I think Dad would take enormous pleasure in the fact that we are all heading off on a family holiday together on the day of his 70th. Family was enormously important to him, and it was a source of great satisfaction to him that we were all well educated, owned houses, and had or were on our way to building families of our own by the time he died. Its a bit of a delicious irony in that there would have been no chance whatsoever that he would have agreed to go on a cruise for his birthday, even with all the family! He could never really see the point in holidays, unless they involved catching up with the extended family and included plenty of handyman jobs lined up to keep himself busy.
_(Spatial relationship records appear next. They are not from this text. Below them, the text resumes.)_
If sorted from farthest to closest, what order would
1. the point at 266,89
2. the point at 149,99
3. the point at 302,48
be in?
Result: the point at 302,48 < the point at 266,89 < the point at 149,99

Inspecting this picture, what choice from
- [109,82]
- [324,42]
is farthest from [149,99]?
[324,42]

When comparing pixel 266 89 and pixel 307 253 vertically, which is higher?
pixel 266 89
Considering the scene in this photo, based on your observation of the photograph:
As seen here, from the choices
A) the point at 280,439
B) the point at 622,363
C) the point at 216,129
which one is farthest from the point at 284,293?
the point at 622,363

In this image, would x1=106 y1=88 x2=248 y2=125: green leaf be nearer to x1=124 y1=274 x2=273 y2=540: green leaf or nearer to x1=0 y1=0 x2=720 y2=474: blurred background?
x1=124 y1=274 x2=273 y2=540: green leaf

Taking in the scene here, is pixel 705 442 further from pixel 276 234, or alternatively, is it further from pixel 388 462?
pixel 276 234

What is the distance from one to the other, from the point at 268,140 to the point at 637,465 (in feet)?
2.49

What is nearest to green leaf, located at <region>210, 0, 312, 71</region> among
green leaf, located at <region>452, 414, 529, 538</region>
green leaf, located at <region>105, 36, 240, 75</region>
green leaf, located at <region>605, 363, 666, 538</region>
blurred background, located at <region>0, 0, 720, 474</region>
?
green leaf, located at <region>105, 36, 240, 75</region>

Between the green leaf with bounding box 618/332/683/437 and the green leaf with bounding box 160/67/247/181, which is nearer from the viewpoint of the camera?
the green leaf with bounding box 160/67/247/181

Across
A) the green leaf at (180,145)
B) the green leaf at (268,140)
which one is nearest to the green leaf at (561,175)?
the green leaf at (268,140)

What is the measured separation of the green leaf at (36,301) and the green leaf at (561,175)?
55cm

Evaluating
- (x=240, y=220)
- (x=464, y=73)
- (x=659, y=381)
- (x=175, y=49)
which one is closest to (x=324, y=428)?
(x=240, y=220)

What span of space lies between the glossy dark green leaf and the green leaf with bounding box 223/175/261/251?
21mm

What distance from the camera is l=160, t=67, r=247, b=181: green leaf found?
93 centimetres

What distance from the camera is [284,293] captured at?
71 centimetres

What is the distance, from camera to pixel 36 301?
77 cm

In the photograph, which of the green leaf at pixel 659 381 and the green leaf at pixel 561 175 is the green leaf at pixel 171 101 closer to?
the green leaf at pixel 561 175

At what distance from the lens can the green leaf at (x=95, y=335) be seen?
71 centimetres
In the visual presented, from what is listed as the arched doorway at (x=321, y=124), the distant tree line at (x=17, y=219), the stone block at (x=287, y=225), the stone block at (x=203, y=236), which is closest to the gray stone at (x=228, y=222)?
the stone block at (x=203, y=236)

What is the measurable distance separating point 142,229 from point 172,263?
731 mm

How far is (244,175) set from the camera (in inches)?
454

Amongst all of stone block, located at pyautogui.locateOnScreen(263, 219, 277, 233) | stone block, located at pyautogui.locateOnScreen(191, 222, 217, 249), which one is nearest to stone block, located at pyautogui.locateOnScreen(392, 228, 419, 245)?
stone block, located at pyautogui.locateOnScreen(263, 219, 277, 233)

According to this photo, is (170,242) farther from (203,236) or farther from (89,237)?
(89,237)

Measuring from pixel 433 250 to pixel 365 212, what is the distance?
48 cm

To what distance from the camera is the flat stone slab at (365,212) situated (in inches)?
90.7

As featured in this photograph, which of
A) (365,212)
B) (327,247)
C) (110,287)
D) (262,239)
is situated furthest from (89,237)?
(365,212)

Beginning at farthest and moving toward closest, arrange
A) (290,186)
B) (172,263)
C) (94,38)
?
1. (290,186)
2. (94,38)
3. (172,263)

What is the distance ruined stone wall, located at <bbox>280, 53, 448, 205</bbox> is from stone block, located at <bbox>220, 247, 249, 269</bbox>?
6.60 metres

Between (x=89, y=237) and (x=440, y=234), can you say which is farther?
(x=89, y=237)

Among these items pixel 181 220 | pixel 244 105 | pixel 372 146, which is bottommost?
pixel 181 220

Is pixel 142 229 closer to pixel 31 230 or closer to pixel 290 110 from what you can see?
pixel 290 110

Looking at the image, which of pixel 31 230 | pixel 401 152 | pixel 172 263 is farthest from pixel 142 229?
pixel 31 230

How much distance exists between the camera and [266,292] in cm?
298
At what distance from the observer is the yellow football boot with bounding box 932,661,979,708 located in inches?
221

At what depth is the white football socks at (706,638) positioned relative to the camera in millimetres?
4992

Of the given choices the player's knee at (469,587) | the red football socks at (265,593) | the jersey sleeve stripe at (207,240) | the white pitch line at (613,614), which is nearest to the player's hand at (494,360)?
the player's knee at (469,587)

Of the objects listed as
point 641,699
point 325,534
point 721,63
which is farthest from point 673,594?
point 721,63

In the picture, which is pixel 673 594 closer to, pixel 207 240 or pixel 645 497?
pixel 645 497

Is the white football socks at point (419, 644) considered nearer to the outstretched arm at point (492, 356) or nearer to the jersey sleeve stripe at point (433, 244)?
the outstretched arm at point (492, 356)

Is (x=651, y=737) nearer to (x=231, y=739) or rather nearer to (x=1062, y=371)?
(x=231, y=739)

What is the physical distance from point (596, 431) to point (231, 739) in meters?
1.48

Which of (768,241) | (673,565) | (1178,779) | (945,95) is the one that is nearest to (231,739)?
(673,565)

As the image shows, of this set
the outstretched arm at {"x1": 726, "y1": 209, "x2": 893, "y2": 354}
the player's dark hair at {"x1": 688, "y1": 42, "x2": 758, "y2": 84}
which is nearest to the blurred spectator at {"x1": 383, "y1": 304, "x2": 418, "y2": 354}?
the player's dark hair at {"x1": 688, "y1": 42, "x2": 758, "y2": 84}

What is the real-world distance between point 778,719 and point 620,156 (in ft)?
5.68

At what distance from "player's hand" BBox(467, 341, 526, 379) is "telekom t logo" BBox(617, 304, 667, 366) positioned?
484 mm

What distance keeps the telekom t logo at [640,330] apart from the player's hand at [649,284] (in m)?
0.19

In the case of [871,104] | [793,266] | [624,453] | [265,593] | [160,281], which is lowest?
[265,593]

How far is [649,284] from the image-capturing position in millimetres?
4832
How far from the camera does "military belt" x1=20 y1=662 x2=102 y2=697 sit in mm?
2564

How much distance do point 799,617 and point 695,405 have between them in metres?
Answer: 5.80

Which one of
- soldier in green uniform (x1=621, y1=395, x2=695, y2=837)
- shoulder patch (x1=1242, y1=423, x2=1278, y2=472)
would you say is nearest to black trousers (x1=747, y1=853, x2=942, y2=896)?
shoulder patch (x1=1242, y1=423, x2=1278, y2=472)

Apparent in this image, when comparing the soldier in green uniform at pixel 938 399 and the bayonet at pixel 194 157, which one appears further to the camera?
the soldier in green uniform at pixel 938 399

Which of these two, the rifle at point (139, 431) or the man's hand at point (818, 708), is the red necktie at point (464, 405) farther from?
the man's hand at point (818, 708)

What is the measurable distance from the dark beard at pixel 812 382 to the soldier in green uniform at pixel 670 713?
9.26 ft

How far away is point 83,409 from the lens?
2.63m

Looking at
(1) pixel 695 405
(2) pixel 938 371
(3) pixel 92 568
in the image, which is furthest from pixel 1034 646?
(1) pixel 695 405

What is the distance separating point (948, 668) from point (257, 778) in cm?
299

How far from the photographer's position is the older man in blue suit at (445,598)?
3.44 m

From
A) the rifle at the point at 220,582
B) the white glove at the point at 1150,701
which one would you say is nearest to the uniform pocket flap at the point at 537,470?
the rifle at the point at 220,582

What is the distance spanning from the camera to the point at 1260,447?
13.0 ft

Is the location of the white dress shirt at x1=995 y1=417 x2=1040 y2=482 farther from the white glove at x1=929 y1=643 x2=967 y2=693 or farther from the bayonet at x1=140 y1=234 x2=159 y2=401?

Sam and I were talking about what Pa would possibly have done on a cruise to keep himself occupied. We decided he would have headed straight to the engine room to get an understanding of how things worked (and no doubt provided them with his thoughts on some things they could differently!), and then tried his hardest to find a spot to drop a fishing line off the side of the boat, all the while extracting as much information as possible from others on board while revealing as little as possible about himself in return.
Dad taught me so may things, including the value of hard work, that entrepreneurship comes in many forms, and that life’s too short not to enjoy every day to the best of your ability. It sucks that he’s not here to celebrate his 70th with us, but it’s very cool that the rest of us are able to be together and share some laughs and no doubt a few tears too as we remember him.